Elon Musk is serious about crypto as Tesla puts $1.5 billion in bitcoin
Elon Musk is serious about cryptocurrency.
On Monday, Musk moved from jokey tweets to major investments when Tesla disclosed in an SEC filing that the company invested $1.5 billion in bitcoin in January, and aims “to begin accepting bitcoin as a form of payment for our products in the near future.”
This amounts to 10% of Tesla's cash reserves, and is the largest corporate purchase of bitcoin ever.
Bitcoin (BTC) spiked 14% on the news to a new all-time-high above $44,000, and Tesla (TSLA) shares jumped 2%.
[READ MORE: How bitcoin narratives have evolved to fuel current price surge]
The $1.5 billion bitcoin buy puts Tesla in the company of two other consumer-facing tech companies that have loaded up on bitcoin in the past year: Square (which bought $50 million worth in October, amounting to 1% of its cash reserves) and cloud services provider MicroStrategy, which has kept buying more bitcoin in the last few months and now holds 71,079 bitcoin, worth more than $3 billion as of Monday morning.
Planning to accept bitcoin as payment puts Tesla in league with PayPal, which began allowing its customers to buy and sell bitcoin, ether (ETH), litecoin (LTC), and bitcoin cash (BCH) in its PayPal wallet in December, and will add the function to Venmo this year, along with the ability to make purchases with crypto.
On PayPal’s Q4 earnings call last week, CEO Dan Schulman said crypto trading volume has “exceeded expectations” and that the company’s crypto efforts so far are “just the beginning of an extensive roadmap” around crypto.
Tesla accepting bitcoin as payment in the future is “a potential game changing move for the use of bitcoin from a transactional perspective,” Wedbush analyst Dan Ives wrote in a note on Monday, adding that the news “formalizes the strategy of Musk and Tesla diving into the deep end of the pool of bitcoin and crypto.”
Musk has tweeted about cryptocurrencies a number of times over the past year, but Tesla’s latest move takes his support from mere social media flag-waving to serious investment by the $820 billion publicly traded company he helms.
In May 2020, Musk replied to a J.K. Rowling tweet about bitcoin, telling the “Harry Potter” author, “massive currency issuance by govt central banks is making Bitcoin Internet money look solid by comparison.” On the other hand, in December 2020 he tweeted that bitcoin “is almost as bs as fiat money.”

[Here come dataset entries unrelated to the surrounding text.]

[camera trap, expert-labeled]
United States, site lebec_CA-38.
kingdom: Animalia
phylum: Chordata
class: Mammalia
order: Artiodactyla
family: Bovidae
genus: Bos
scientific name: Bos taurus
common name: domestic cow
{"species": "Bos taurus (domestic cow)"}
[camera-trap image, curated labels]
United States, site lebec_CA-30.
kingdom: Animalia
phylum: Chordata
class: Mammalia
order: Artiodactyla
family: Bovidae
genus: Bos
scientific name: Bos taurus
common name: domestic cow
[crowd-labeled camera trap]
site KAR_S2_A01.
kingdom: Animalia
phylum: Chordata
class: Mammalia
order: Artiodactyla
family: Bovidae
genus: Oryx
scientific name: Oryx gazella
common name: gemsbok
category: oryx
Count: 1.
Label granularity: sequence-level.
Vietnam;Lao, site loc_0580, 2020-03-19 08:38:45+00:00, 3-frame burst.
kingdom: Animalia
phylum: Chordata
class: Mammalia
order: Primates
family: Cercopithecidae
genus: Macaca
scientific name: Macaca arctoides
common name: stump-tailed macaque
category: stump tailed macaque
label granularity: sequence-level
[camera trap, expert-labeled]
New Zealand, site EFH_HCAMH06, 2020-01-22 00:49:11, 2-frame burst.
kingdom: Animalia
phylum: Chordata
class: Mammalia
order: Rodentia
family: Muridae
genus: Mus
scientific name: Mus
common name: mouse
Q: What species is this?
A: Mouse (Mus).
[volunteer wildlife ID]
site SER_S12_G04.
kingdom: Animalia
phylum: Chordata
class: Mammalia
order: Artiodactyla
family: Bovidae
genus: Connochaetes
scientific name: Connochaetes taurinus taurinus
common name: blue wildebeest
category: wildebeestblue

More recently, Musk has turned his Twitter feed, which has repeatedly had the power to move markets, to the meme-based cryptocurrency dogecoin (DOGE).
[READ MORE: What is dogecoin?]
In April 2019, Musk had declared, “Dogecoin might be my fav cryptocurrency. It’s pretty cool.” In the past few weeks, amid the Reddit-fueled market mania with stocks like GameStop and AMC, Musk has returned to pumping dogecoin, blasting out remarks like “Dogecoin is the people’s crypto” and Lion King memes featuring his face and the face of the Shiba Inu doge meme.
His tweets prompted a wave of social media buzz that made dogecoin the most tweeted-about cryptocurrency in a single day on Jan. 28, beating a bitcoin single-day record from Jan. 2. Dogecoin surged so dramatically at one point that investment app Robinhood turned off its Instant Buying feature for just bitcoin and dogecoin.
In a live chat on the audio app Clubhouse on Jan. 31, Musk cautioned, “Occasionally I make jokes about dogecoin, but they are really meant to be jokes.”
But Tesla buying $1.5 billion of bitcoin is no joke. And among the recent spate of non-crypto tech companies showing serious buy-in for crypto, Tesla is the biggest name yet.